## Document segment:

*** Begin section ***

The 1970s: state-capitalism solidifies under the banner of a "retreat to socialism"

. The policies adopted in the 1970s were portrayed by the Cuban rulers as a retreat back to socialism, a period that creates the conditions for communism, from an attempt to leap directly to the higher stage of communism. If that was what was going on, this period would have been a reasonable retreat necessary to continue on a revolutionary course. But under the mantle of "retreating to socialism" something quite different was happening.

. Let's review what socialism is, so as to judge whether the policies of the 70s were bringing it closer. Socialism entails the abolition of the private ownership of all the means of production and the direction of the economic system as a whole by the working masses. Such control over the economy goes beyond each group of workers running their own particular factories, or peasants their individual or collective farms. It means that each factory and farm is subject to the direction of the working masses as a whole. The new revolutionary state power established by the working class following the overthrow of the bourgeoisie is the means by which the masses can have such overall control. But the building of this new society can't happen overnight because, at its birth, the new society will still have a number of features and habits left over from capitalism. The achievement of socialism requires a whole process whereby the masses organize themselves, learn how to run the affairs of state and administer the economy.

. Nationalizing the means of production can be done with relative ease, but the achievement of real workers' administration and control is a protracted task. In the process of doing this, money and using various types of financial accounting and incentives will be necessary for a time. As well, the state can take over large enterprises rather quickly, but the voluntary socialization of small farming and other petty production is a protracted process and initially it can only be regulated. But progress toward socialism can only be measured by the ability to overcome these leftovers from the old social order. Building socialism requires working toward the elimination of a separate management stratum. Society can only advance toward socialism if the motivations necessary for disciplined production can move beyond relying on direct financial reward for oneself or one's workplace. Only in this way can the new society work toward eliminating all class distinctions and inequalities.

. In Cuba, despite periodic rhetorical bows toward achieving these goals, quite something else happened. In the 70s, a separate bureaucratic stratum, detached from and lording over the masses, had its rule formalized. Each and every problem was supposed to be solved by finding just the right financial incentive while the workers simply waited for the next scheme to be pronounced from on high. The policy shifts revolved around how to best to build an economy based on competing private interests, and basing the economy on overall societal interests and planning became impossible. Likewise, the idea of working to overcome wage inequalities faded away. And when it turned out that all the material incentives promised the workers wouldn't provide much for them, the ruling elite offered the alternative of extending the private sector where some more goods are available but are largely unaffordable. No matter how much opening the private capitalist forces were given, the substantial black market stood as a constant sign of the inability to establish real overall planning, much less socialism.

*** End section ***

## Task 1:
In the text on Cuba in the 1970s, how did the Cuban rulers portray the policies adopted in that decade?
## Task 2:
Set down word for word the part of the text on Cuba in the 1970s starting with "The 1970s: state-capitalism" and going on through "different was happening.".

## Data for analysis:
*** Begin section ***

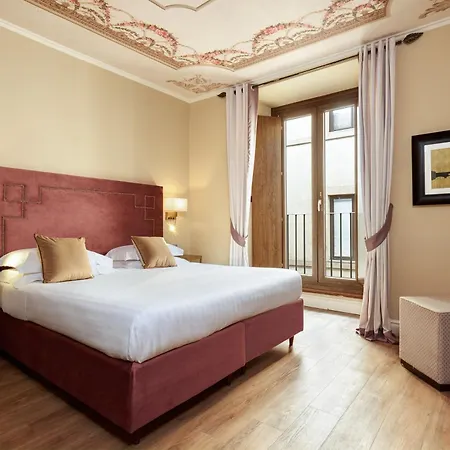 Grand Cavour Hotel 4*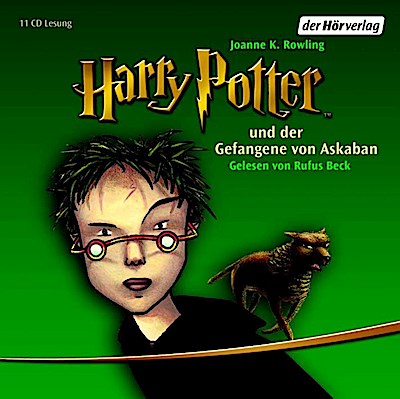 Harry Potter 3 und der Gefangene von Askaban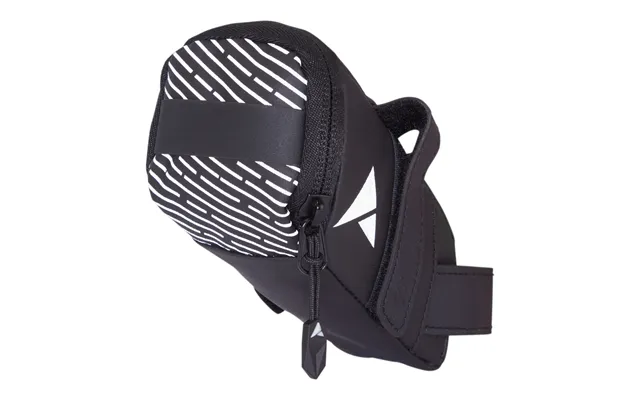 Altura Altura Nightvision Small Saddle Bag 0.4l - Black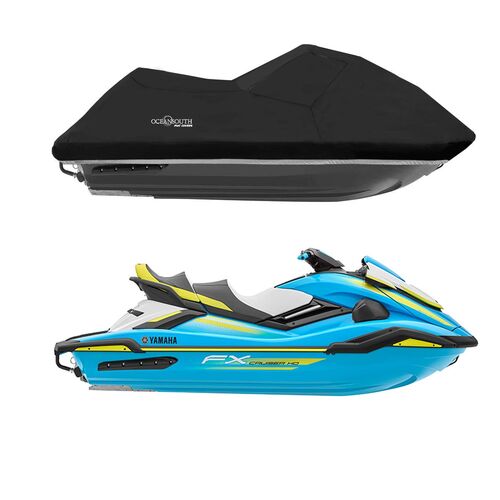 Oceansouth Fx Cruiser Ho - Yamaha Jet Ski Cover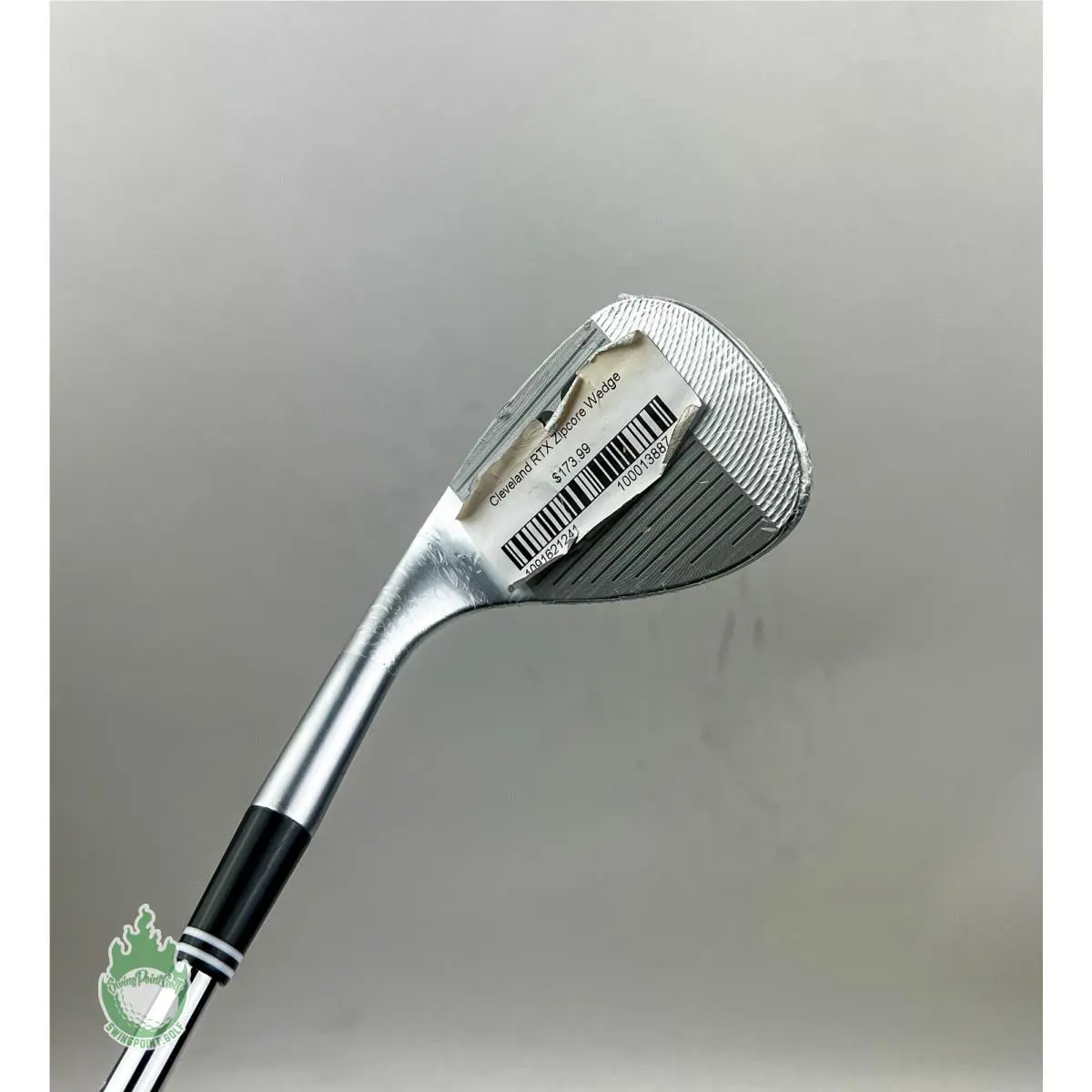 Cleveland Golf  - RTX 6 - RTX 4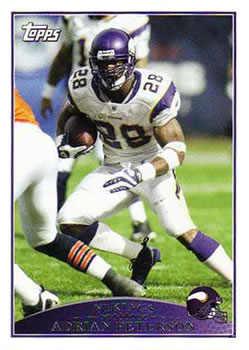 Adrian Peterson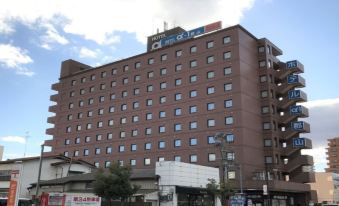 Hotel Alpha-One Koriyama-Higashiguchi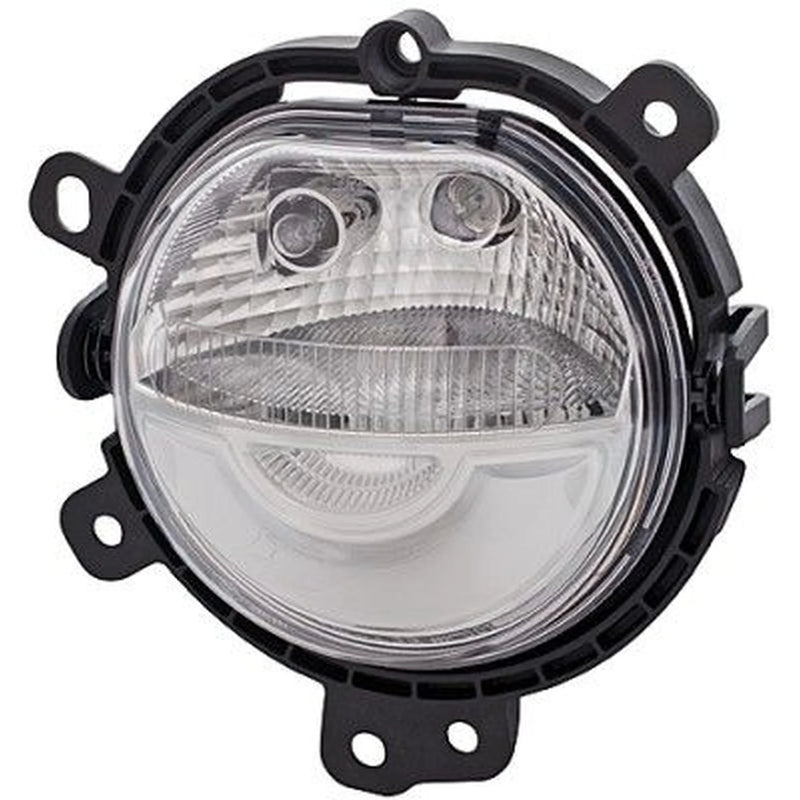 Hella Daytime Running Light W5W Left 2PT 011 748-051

*** End section ***
*** Begin section ***

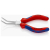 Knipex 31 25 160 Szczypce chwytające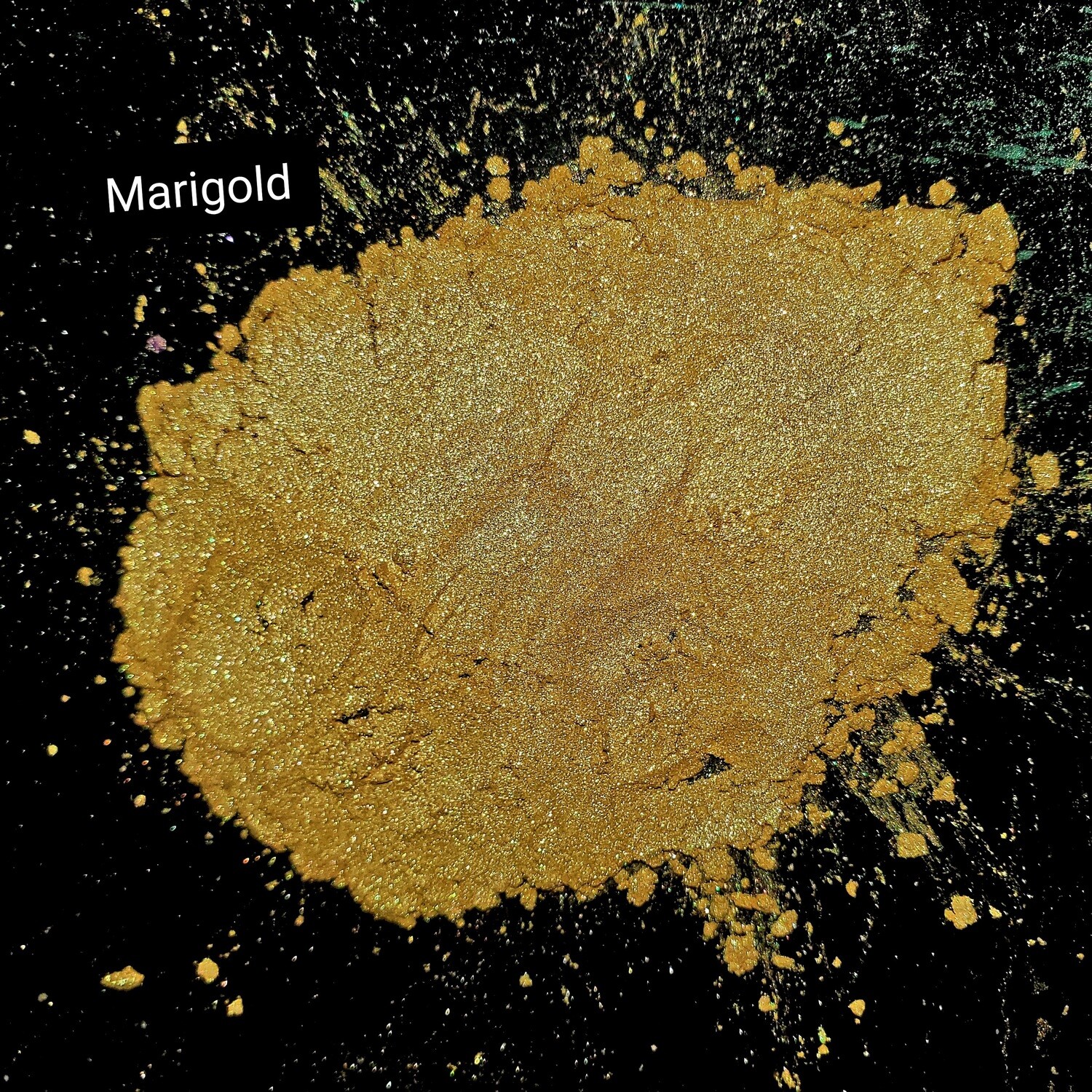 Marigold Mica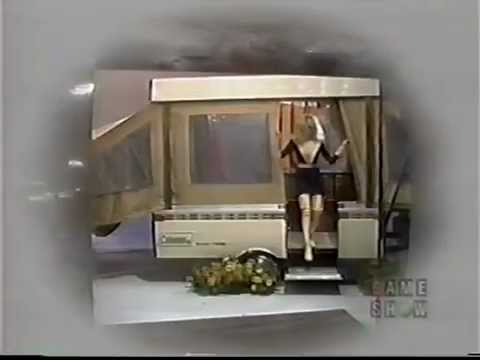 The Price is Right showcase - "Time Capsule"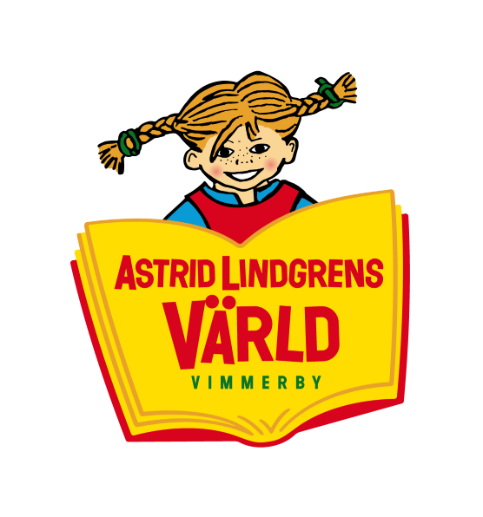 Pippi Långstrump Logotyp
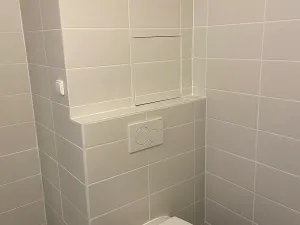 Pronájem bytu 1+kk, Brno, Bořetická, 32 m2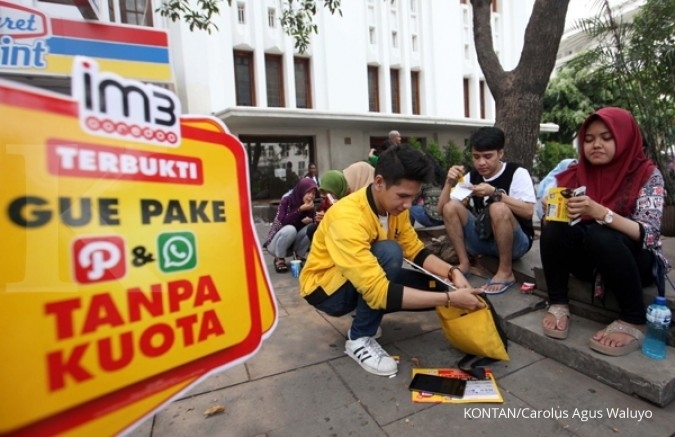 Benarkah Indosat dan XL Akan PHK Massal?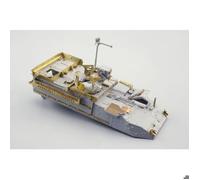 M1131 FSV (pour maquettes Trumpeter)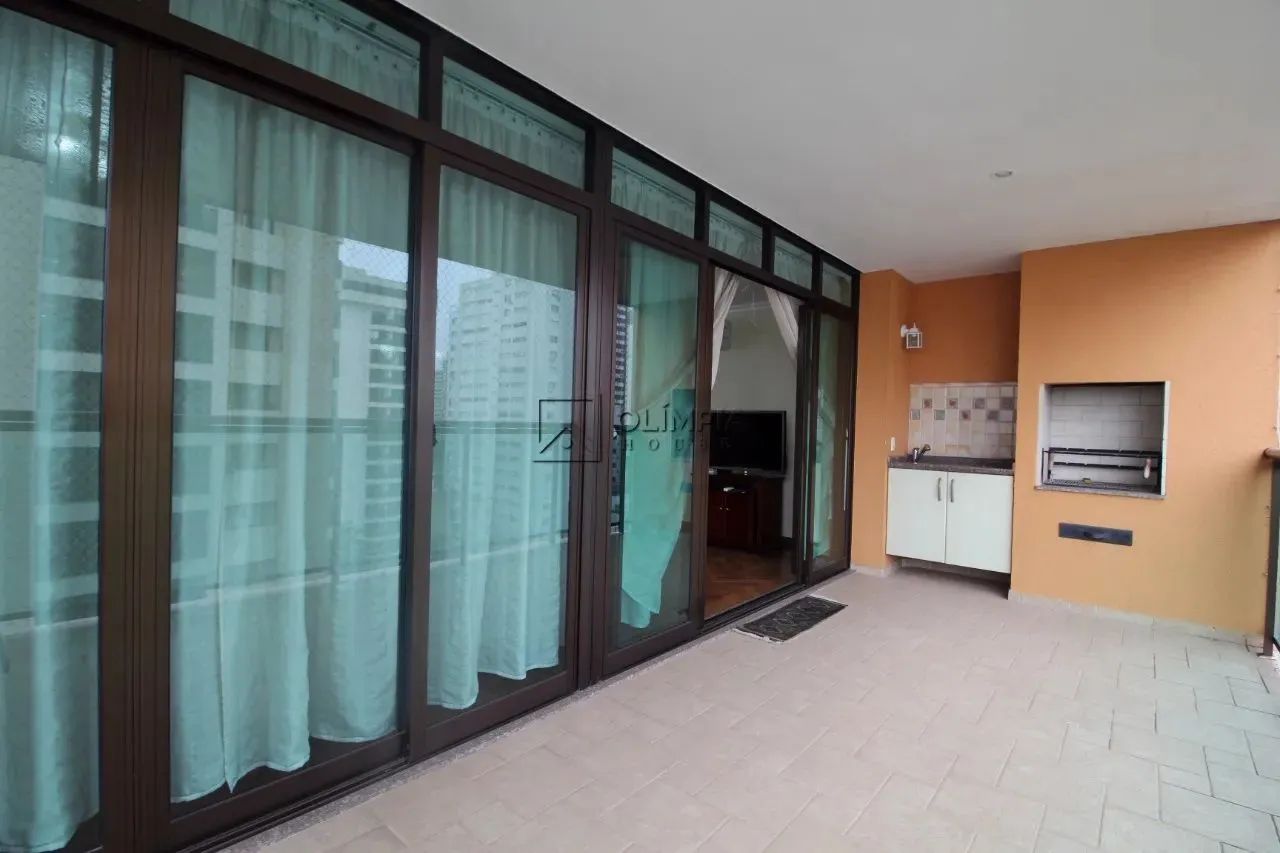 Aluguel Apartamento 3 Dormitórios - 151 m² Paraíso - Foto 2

*** End section ***

## Your solution 1:
They portrayed them as a retreat back to socialism from an attempt to leap directly to the higher stage of communism.

## Your solution 2:
The 1970s: state-capitalism solidifies under the banner of a "retreat to socialism"

. The policies adopted in the 1970s were portrayed by the Cuban rulers as a retreat back to socialism, a period that creates the conditions for communism, from an attempt to leap directly to the higher stage of communism. If that was what was going on, this period would have been a reasonable retreat necessary to continue on a revolutionary course. But under the mantle of "retreating to socialism" something quite different was happening.